• _Brief_:
Extract every line of the material below that contains the string "tree", treating uppercase and lowercase as distinct, and copy each such line verbatim.

• _Data for this task_:
########################################

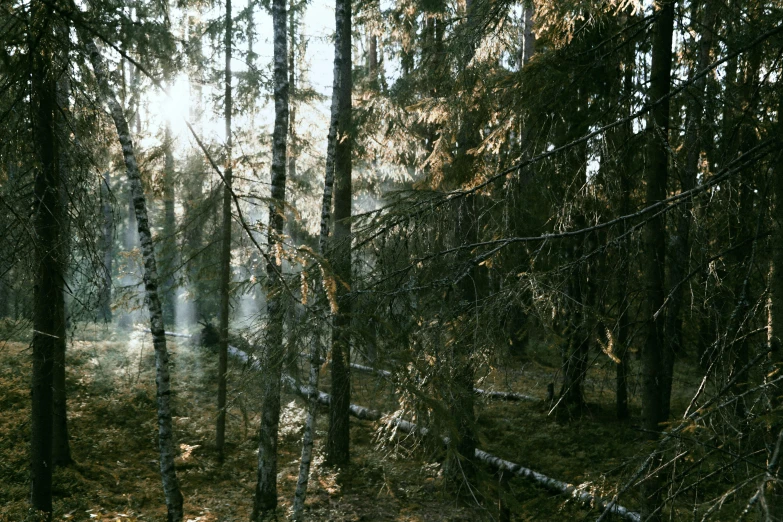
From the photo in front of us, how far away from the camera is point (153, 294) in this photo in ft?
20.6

########################################

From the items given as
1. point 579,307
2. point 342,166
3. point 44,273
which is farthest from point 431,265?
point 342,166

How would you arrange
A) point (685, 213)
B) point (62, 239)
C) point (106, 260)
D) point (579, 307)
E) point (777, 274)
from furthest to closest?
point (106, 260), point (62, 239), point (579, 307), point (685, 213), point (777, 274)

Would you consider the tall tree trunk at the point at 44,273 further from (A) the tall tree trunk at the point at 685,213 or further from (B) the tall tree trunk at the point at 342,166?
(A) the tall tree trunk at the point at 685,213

########################################

• _The result_:
Would you consider the tall tree trunk at the point at 44,273 further from (A) the tall tree trunk at the point at 685,213 or further from (B) the tall tree trunk at the point at 342,166?
(A) the tall tree trunk at the point at 685,213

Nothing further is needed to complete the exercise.